You don’t mention anything about whether you’re feeling full or happy with work, and that makes me wonder if that. There’s nothing wrong with expecting a psychic reward in exchange for a salary — whether the boundaries between your work and your life are healthy or I’ve heard that — but your questions seem to be not your style. And I wonder how much work I do “mostly” I like my job. To chew on some questions: Are you having a good time? Do you worry more often or are you filled with fear at the beginning of your workday? Do you feel challenged? Are you able to try new things? Do you work for the people you want to learn?

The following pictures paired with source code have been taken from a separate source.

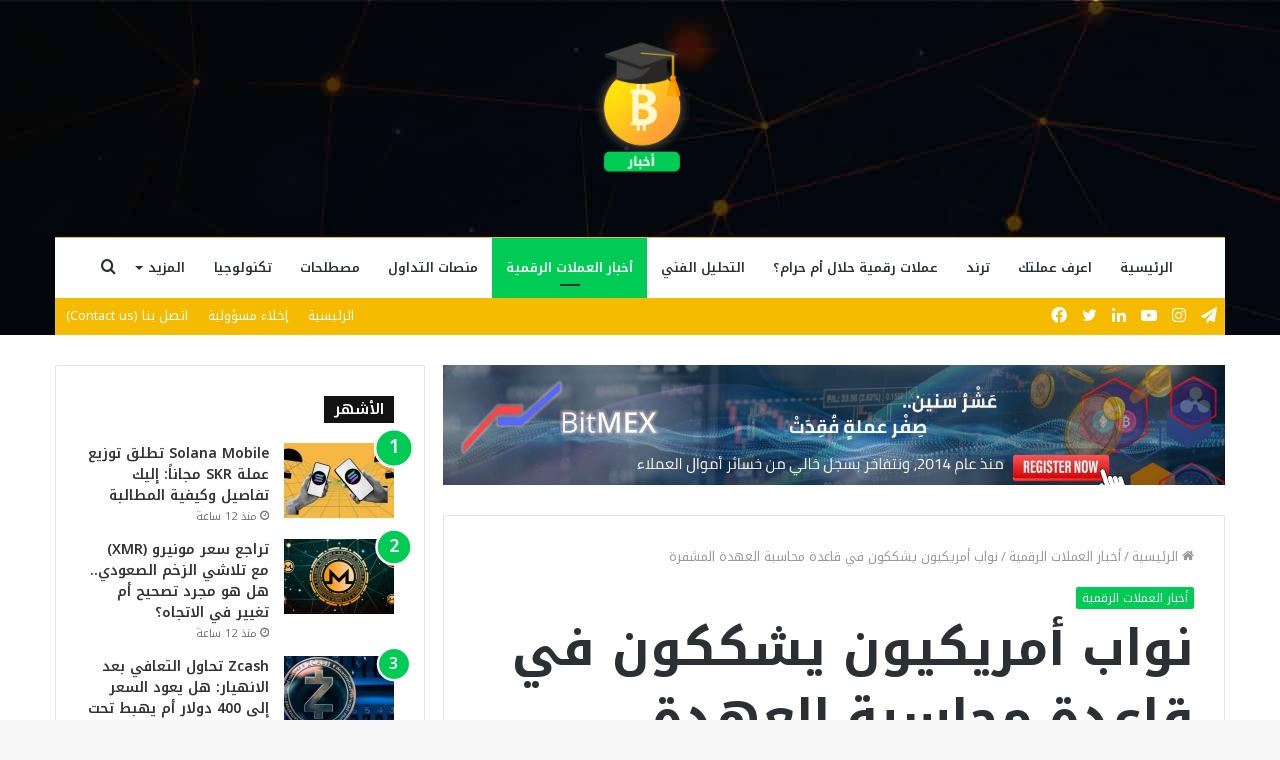

--- FILE ---
content_type: text/html; charset=UTF-8
request_url: https://btcacademy.online/wp-admin/admin-ajax.php?postviews_id=59561&action=tie_postviews&_=1769028398485
body_size: -50
content:
<span class="tie-icon-fire" aria-hidden="true"></span> 651</span>

--- FILE ---
content_type: text/html; charset=utf-8
request_url: https://accounts.google.com/o/oauth2/postmessageRelay?parent=https%3A%2F%2Fbtcacademy.online&jsh=m%3B%2F_%2Fscs%2Fabc-static%2F_%2Fjs%2Fk%3Dgapi.lb.en.2kN9-TZiXrM.O%2Fd%3D1%2Frs%3DAHpOoo_B4hu0FeWRuWHfxnZ3V0WubwN7Qw%2Fm%3D__features__
body_size: 165
content:
<!DOCTYPE html><html><head><title></title><meta http-equiv="content-type" content="text/html; charset=utf-8"><meta http-equiv="X-UA-Compatible" content="IE=edge"><meta name="viewport" content="width=device-width, initial-scale=1, minimum-scale=1, maximum-scale=1, user-scalable=0"><script src='https://ssl.gstatic.com/accounts/o/2580342461-postmessagerelay.js' nonce="QUWKsDJI5U_6z4GBDb0xMQ"></script></head><body><script type="text/javascript" src="https://apis.google.com/js/rpc:shindig_random.js?onload=init" nonce="QUWKsDJI5U_6z4GBDb0xMQ"></script></body></html>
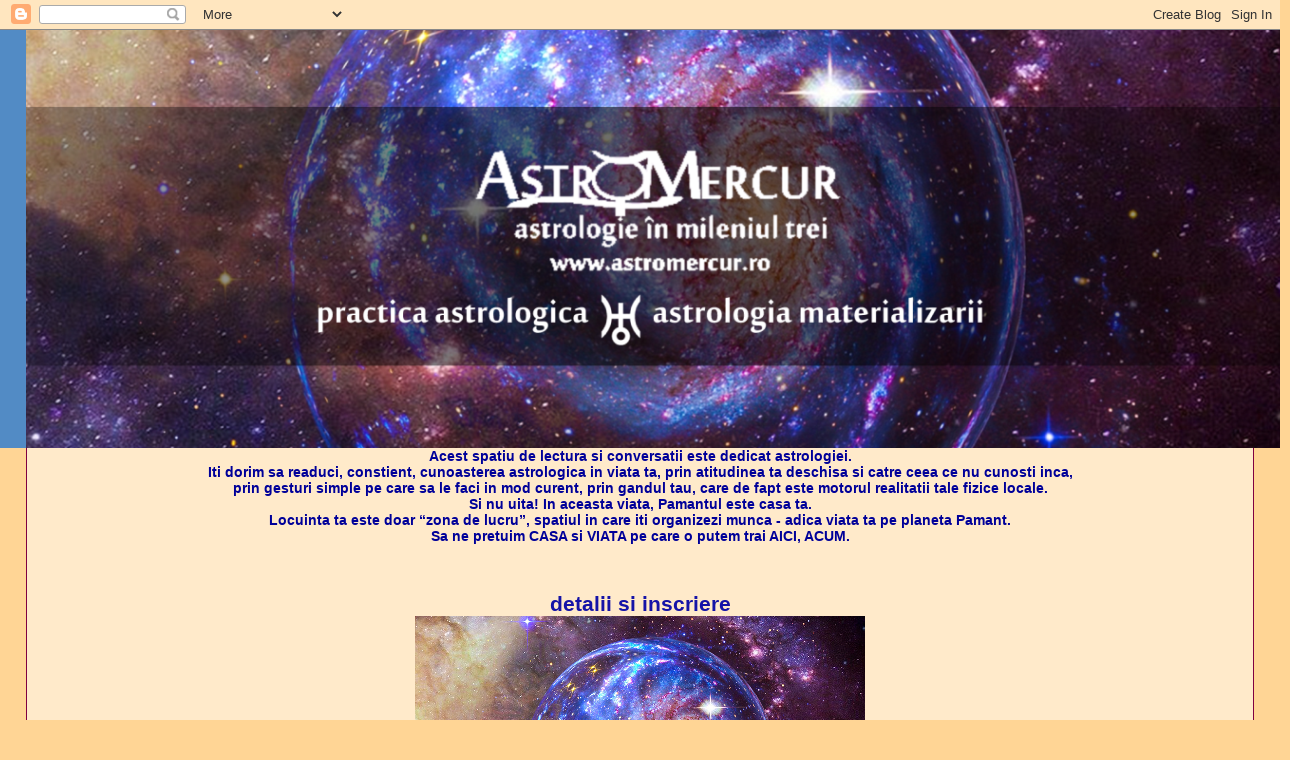

--- FILE ---
content_type: text/html; charset=UTF-8
request_url: http://astromercur.blogspot.com/b/stats?style=BLACK_TRANSPARENT&timeRange=ALL_TIME&token=APq4FmA9S-arHCkctjHKpdcS7WY3Kwdd-VxoM5REkMteXW3DP612hk6Pc8vdCECneAHMfBlg2qHRZLtPlBfcQjDlaj0WMubUpg
body_size: 262
content:
{"total":843109,"sparklineOptions":{"backgroundColor":{"fillOpacity":0.1,"fill":"#000000"},"series":[{"areaOpacity":0.3,"color":"#202020"}]},"sparklineData":[[0,8],[1,26],[2,18],[3,8],[4,38],[5,34],[6,68],[7,56],[8,44],[9,29],[10,27],[11,52],[12,45],[13,30],[14,92],[15,25],[16,24],[17,17],[18,39],[19,22],[20,44],[21,68],[22,32],[23,45],[24,40],[25,37],[26,13],[27,18],[28,24],[29,16]],"nextTickMs":3600000}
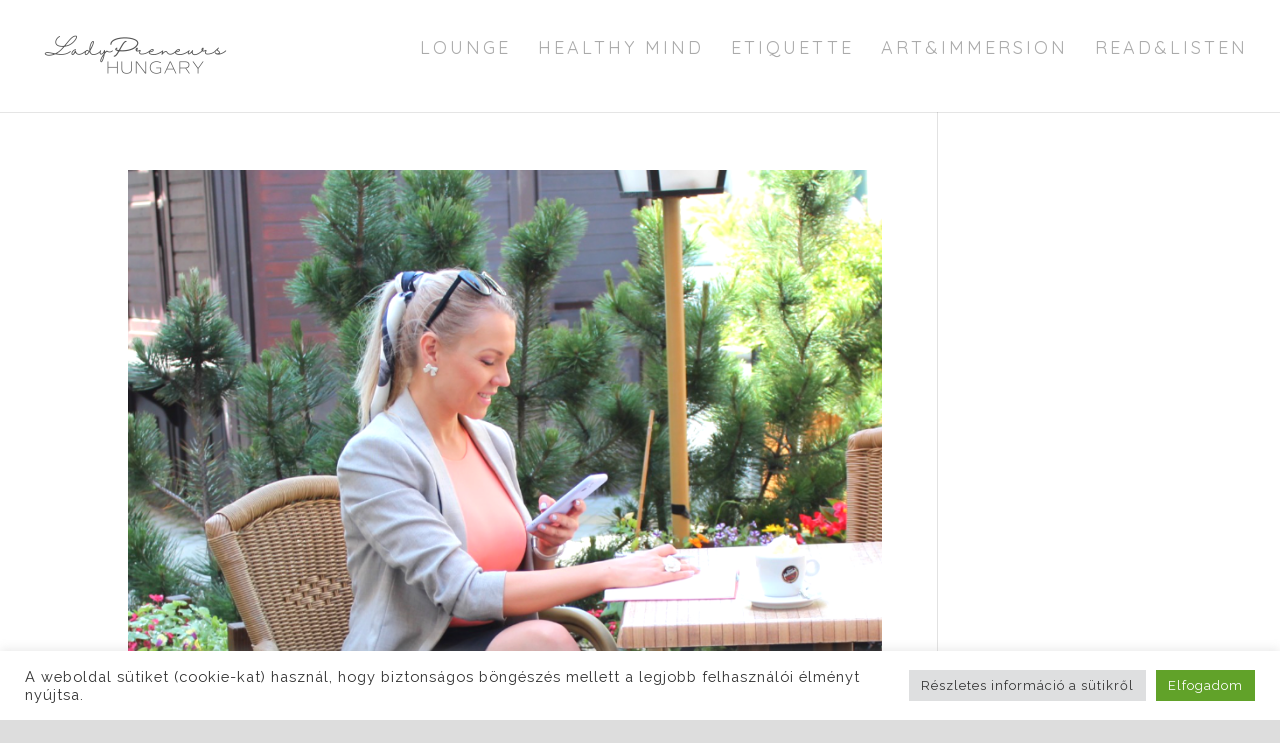

--- FILE ---
content_type: text/css
request_url: https://ladypreneurs.hu/wp-content/themes/divi-child/style.css?ver=4.27.3
body_size: 355
content:
/*
 Theme Name:     Divi Child
 Theme URI:      https://www.elegantthemes.com/gallery/divi/
 Description:    Divi Child Theme
 Author:         Elegant Themes
 Author URI:     https://www.elegantthemes.com
 Template:       Divi
 Version:        1.0.0
*/


/* =Theme customization starts here
------------------------------------------------------- */

.et-cart-info { display: none !important; }


body {
    font-weight: 300 !important;
    letter-spacing: 1px !important;
    line-height: 22px !important;
}


ul li, ol li {margin-bottom: 16px;}

.nf-form-content .list-select-wrap .nf-field-element>div, .nf-form-content input:not([type=button]), .nf-form-content textarea {color: #636363 !important;}



.nezelodj-linkek ul {
    padding: 0px;
    list-style: none;
    text-align: center;
    max-width: 700px;
    margin: auto;
}

.nezelodj-linkek ul li a {
    background-color: #fff;
    padding: 8px;
    display: block;
    font-weight: bold;
    box-shadow: 2px 2px 15px -10px #333;
}
.nezelodj-linkek ul li a:hover {box-shadow: 2px 2px 5px -10px #333;}


.glassbox {
    background: rgb(255 255 255 / 50%);
    padding: 20px;
    border: 1px solid #fff;
    box-shadow: 0 0 20px rgb(0 0 0 / 20%);
}

body.logged-in .loggedinx {
    display: none;
}


/*blog image aspect ratio square 1:1*/

.square-blog-image-1-1 .entry-featured-image-url {
  padding-top: 100%;
  display: block;
}

.square-blog-image-1-1 .entry-featured-image-url img {
  position: absolute;
  height: 100%;
  width: 100%;
  top: 0;
  left: 0;
  right: 0;
  bottom: 0;
  object-fit: cover;
}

Some of these questions will not matter to you, others will resonate with you. The latter is especially important to me personally; the times I’ve really loved my job have been when I’m smarter than I am and surrounded by people who have enough support to teach me things. The common connection between all of my questions is that they transcend surface attributes such as salary and general enjoyment, and that they affect how your work affects your well-being.